Reading into it the purity of refusing scripture, refusing the “signifying monstrance” of the indefatigable hand writing out its endless scrawl. Recalls for me Antonin Artaud’s lines out of The Nerve Meter (1925):
      I consider myself in my minutiae. I put my finger on the precise point of the fault, the unadmitted slide. For the mind is more reptilian than you yourselves, messieurs, it slips away snakelike, to the point where it damages our language, I mean it leaves it in suspense.
      I am the man who has most felt the stupefying confusion of his speech in its relations with thought. I am the man who has most accurately charted the moment of his most intimate, his most imperceptible lapses. I lose myself in my thought, actually, the way one dreams, the way one suddenly slips back into one’s thought. I am the man who knows the inmost recesses of loss.

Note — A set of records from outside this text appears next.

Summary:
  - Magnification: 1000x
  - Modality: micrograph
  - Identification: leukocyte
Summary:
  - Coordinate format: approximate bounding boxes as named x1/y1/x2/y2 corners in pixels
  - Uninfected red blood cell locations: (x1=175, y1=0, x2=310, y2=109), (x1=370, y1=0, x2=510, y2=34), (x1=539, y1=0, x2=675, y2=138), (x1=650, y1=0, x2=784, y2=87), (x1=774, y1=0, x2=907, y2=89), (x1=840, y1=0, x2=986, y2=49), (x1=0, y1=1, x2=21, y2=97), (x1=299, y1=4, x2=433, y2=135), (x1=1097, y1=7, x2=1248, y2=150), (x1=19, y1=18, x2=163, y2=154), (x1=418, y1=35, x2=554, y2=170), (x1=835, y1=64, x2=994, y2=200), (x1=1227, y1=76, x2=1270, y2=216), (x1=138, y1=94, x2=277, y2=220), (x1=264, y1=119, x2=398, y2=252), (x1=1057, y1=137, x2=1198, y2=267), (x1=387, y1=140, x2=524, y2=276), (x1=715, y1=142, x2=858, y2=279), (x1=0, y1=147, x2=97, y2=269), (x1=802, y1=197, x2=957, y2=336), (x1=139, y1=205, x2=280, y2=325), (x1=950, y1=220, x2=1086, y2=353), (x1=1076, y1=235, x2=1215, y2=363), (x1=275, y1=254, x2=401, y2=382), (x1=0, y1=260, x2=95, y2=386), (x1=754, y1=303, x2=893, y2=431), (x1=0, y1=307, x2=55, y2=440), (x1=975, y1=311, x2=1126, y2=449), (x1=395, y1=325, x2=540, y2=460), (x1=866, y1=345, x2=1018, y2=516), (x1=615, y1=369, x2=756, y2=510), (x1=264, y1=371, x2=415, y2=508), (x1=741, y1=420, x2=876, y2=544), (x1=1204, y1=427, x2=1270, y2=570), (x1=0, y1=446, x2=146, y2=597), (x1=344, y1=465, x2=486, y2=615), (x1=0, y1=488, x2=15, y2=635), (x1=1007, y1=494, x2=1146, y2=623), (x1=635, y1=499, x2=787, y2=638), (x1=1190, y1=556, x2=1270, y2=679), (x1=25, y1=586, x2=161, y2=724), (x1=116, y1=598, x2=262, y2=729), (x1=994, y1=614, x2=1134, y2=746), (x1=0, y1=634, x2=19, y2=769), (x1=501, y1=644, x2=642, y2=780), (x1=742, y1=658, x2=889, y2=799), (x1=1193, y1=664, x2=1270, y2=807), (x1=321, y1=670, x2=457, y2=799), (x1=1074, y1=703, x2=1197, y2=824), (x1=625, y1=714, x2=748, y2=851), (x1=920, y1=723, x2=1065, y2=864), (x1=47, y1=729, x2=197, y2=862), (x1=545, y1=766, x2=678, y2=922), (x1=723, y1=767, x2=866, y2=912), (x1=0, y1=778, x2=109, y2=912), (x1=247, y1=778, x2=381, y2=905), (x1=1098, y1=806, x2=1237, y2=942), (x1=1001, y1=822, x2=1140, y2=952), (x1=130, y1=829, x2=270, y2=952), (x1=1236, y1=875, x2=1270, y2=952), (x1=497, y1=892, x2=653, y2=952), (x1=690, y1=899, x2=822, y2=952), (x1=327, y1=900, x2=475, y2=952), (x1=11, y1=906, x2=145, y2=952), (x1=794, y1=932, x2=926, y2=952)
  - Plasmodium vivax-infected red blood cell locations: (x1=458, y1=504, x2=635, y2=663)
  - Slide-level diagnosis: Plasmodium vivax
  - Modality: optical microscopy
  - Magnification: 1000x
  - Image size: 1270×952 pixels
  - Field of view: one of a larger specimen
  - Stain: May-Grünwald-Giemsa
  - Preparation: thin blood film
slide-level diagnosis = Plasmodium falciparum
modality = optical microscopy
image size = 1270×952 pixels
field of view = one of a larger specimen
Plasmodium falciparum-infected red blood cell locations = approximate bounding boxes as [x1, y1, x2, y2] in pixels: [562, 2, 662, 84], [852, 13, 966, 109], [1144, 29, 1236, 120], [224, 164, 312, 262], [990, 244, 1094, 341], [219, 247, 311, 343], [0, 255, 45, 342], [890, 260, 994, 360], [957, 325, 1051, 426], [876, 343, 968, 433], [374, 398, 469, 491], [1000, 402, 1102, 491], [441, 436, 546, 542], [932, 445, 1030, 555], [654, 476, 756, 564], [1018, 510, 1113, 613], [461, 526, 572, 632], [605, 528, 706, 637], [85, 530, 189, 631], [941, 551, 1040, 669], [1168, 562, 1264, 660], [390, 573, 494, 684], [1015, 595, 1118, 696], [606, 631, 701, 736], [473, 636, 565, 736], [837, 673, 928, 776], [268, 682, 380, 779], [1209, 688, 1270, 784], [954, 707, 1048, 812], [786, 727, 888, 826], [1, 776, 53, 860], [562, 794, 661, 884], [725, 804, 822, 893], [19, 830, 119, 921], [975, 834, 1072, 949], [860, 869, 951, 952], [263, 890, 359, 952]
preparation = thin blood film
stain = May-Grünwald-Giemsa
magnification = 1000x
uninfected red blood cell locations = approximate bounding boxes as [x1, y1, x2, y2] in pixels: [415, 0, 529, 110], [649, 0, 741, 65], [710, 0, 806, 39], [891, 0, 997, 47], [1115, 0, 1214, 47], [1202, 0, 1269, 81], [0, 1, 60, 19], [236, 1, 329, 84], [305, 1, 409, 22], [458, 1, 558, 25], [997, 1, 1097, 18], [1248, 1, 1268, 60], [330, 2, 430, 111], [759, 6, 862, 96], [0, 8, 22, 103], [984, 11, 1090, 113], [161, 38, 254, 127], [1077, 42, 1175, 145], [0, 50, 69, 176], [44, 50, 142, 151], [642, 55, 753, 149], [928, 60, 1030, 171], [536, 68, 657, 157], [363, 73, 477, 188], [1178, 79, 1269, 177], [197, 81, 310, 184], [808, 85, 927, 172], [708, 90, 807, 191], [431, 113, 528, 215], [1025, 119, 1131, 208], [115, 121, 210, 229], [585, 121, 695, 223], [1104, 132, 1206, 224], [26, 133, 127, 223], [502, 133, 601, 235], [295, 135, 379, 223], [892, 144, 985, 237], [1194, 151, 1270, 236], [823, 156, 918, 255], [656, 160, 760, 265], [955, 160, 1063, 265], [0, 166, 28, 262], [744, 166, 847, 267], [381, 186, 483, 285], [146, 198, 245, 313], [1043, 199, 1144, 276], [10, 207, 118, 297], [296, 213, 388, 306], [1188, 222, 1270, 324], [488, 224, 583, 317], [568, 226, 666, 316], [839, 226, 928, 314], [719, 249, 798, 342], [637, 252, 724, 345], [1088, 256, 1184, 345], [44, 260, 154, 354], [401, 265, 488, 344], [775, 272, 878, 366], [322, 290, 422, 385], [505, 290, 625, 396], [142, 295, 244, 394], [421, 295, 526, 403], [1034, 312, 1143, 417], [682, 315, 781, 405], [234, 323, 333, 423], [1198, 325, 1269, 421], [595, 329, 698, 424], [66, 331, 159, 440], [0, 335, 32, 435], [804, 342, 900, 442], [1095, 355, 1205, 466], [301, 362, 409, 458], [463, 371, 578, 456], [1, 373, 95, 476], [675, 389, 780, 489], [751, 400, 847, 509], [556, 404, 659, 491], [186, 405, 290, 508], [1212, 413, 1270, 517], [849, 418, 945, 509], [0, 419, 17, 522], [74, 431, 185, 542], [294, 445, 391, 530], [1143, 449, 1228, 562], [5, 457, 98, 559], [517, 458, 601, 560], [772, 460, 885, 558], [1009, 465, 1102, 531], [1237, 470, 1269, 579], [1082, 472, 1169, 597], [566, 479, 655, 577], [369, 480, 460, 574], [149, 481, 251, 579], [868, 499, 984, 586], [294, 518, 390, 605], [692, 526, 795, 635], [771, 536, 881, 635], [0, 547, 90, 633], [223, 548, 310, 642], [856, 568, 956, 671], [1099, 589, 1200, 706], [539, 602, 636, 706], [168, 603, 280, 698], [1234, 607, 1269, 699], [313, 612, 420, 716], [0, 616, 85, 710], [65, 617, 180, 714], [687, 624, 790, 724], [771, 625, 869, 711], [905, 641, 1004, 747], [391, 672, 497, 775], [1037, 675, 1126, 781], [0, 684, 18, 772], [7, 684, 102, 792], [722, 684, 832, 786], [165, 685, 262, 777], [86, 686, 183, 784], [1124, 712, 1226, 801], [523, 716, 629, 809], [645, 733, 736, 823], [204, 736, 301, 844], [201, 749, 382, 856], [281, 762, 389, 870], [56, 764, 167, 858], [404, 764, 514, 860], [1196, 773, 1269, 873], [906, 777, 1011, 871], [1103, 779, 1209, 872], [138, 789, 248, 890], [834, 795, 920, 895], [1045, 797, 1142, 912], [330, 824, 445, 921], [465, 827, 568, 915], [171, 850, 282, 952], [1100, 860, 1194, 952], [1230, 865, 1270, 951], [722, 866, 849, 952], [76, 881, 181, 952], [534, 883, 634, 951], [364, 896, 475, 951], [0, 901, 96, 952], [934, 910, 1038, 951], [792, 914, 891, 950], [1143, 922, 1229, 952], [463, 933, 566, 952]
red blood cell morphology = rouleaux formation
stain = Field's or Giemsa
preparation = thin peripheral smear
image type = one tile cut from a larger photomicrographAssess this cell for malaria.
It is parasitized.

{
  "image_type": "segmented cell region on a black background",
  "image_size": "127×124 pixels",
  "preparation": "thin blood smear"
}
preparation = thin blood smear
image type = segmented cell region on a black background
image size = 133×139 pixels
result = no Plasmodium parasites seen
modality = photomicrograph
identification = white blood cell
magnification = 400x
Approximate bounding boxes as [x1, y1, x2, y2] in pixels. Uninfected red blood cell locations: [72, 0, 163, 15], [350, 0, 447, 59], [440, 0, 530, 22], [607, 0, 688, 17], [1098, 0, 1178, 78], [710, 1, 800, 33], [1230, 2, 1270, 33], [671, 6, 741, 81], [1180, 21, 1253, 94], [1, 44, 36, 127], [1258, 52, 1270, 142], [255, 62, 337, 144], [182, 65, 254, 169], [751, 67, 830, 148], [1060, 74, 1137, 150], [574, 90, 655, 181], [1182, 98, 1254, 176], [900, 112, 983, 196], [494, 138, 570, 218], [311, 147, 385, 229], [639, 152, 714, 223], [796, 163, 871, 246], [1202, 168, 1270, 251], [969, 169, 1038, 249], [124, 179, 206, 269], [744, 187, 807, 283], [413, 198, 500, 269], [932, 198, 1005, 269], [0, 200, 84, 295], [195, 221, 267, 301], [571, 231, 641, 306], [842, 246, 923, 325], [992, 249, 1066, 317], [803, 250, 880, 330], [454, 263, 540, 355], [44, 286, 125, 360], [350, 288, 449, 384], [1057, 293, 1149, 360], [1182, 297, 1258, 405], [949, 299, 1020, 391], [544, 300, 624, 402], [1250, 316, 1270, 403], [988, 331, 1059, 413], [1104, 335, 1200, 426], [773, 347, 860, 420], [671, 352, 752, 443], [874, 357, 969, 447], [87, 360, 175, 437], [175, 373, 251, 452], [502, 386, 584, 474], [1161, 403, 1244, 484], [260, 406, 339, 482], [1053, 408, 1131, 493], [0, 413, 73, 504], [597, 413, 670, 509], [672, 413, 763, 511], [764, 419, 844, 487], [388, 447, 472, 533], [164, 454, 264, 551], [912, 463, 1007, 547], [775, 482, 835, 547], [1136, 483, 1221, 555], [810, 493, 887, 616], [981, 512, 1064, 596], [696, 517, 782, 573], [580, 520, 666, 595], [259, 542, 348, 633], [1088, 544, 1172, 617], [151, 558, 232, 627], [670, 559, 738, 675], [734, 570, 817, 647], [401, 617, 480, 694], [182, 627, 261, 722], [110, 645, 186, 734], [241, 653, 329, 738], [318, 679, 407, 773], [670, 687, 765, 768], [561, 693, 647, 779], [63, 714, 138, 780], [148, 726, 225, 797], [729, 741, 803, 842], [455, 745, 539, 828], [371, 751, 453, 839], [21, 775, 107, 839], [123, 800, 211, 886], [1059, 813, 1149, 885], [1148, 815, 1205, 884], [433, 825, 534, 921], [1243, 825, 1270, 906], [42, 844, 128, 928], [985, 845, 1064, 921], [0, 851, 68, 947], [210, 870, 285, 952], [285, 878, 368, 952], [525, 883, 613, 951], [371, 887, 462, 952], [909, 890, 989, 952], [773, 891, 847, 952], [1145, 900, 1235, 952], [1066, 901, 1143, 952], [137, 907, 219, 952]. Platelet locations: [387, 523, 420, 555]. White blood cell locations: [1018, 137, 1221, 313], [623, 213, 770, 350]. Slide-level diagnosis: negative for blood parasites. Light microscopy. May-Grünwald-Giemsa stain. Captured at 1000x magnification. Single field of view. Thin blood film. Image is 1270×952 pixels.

      All writing is garbage.
      People who come out of nowhere to try to put into words any part of what goes on in their minds are pigs.
      The whole literary scene is a pigpen, especially today.
      All those who have points of reference in their minds, I mean on a certain side of their heads, in well-localized areas of their brains, all those who are masters of their language, all those for whom words have meanings, all those for whom there exists higher levels of the soul and currents of thought, those who represent the spirit of the times, and who have named these currents of thought, I am thinking of their meticulous industry and of that mechanical creaking which their minds give off in all directions,
      —are pigs.
      Those for whom certain words have meaning, and certain modes of being, those who are so precise, those for whom emotions can be classified and who quibble over some point of their hilarious classifications, those who still believe in “terms,” those who discuss the ranking ideologies of the age, those whom women discuss so intelligently and the women themselves who speak so well and who discuss the currents of the age, those who still believe in an orientation of the mind, those who follow paths, who drop names, who recommend books,
      —these are the worst pigs of all.
Of course, there is a certain writerly exhilaration in saying so, quoting it. The fulsome enclitic of making a presence by denial, refusal. Light refusing the stickiness of its honied nomenclature by simply shining. Another way of “laying bare.”